Die loopbaan, mevrouw, - schrik niet bij hetgeen volgt, - is eenvoudig die van ‘vleier.’
De vleiers, waarde mevrouw, staan tegenover de maatschappij juist in dezelfde positie als de begunstigde minnaar tegenover eene coquette schoone, die openlijk de meeste minachting schijnt te koesteren voor hem, dien zij in haar hart het meest bemint. Ik wilde ook niet van uw zoon een lomperd of knoeier in zijn vak maken, of een van die ongelukkige dilettanten, die in welke kunst ook, slechts de minachting en den haat der ware kenners opwekt; - maar ik wilde uw zoon tot een voorspoedig man opleiden, tot iemand, die opgang maakt in de wereld, voor wien alle deuren en harten (die hem in eenigerlei opzicht nuttig kunnen zijn) openstaan; - en als hij dan geen fortuin maakt, wijt het aan mij, mevrouw! Ik zal de verdiende blaam met onderwerping zoeken te dragen.

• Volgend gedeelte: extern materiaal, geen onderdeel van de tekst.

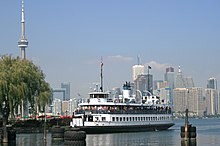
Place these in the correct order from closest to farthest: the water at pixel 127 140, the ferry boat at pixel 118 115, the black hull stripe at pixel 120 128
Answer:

Op zeer vele voordeelen kan dus een behendig vleier rekenen; maar het is niet gemakkelijk het zoover in de kunst te brengen; als iedereen dat kon, zou men ook de vleiers nooit anders dan met gepasten eerbied hooren noemen; wanneer alle schilders op de hoogte stonden van een Horace Vernet, en alle schrijvers een Alexandre Dumas evenaarden, zou men niets beters wenschen voor de tijdelijke belangen van zijn kind, dan dat hij van de paplepel tot het penseel of de pen overging.
Ik neem nu aan, mevrouw, dat gij dus alle kleingeestige, ongegronde vooroordeelen tegen het beroep van een vleier uit uw eigen hart en uit het brein van uw zoon weet te verwijderen, en dat hij zich met lust en liefde aan het heerlijke vak toewijdt, dat ik u aangewezen heb. - Vergun mij u eenige wenken te geven, welker opvolging hem even nuttig als aangenaam zullen wezen.
Het eerste hoofdvereischte van een volmaakten vleier, mevrouw, is menschenkennis; menschenkennis ook van een geheel bijzonderen aard; namelijk die van hetgeen men beleefdheidshalve ‘onze zwakken’ noemt, die echter gewoonlijk zulk een verbazend ster- | |
| |
ken invloed op al ons doen en laten uitoefenen. Deze kennis stelt den kunstenaar, die ons opereeren zal, in staat, om het meest geschikte punt uit te kiezen voor zijne bewerking. Dit is een zeer gewichtig iets, en menig onkundige vleier lijdt, bij de beste bedoelingen, op deze gevaarlijke klip schipbreuk, vooral omdat het lang niet gemakkelijk is te ontdekken, in welk opzicht de mensch het vatbaarst is voor de vleierij, en het slechts zelden is op een punt, waarin hij wezenlijk boven anderen uitmunt. Zoo heb ik, bij voorbeeld, menigen koopman gekend, die zijne eigen uitgebreide kennis van den handel zeer gering achtte, terwijl hij er trotsch op was voor een paardenkenner, of een biljartspeler, of iets anders, dat eigenlijk niet veel te beteekenen had, door te gaan. En dit is volstrekt niet vreemd, mevrouw; want wezenlijke kennis is altijd in zoover negatief van aard, dat zij een diep besef heeft van hare eigene onvolmaaktheid, en het is eigenlijk slechts halve kennis, of geheele onkunde, welke behoefte heeft om door de vleierij van anderen ondersteund te worden. Gelieve wel te verstaan, dat ik vleierij zeg en bedoel.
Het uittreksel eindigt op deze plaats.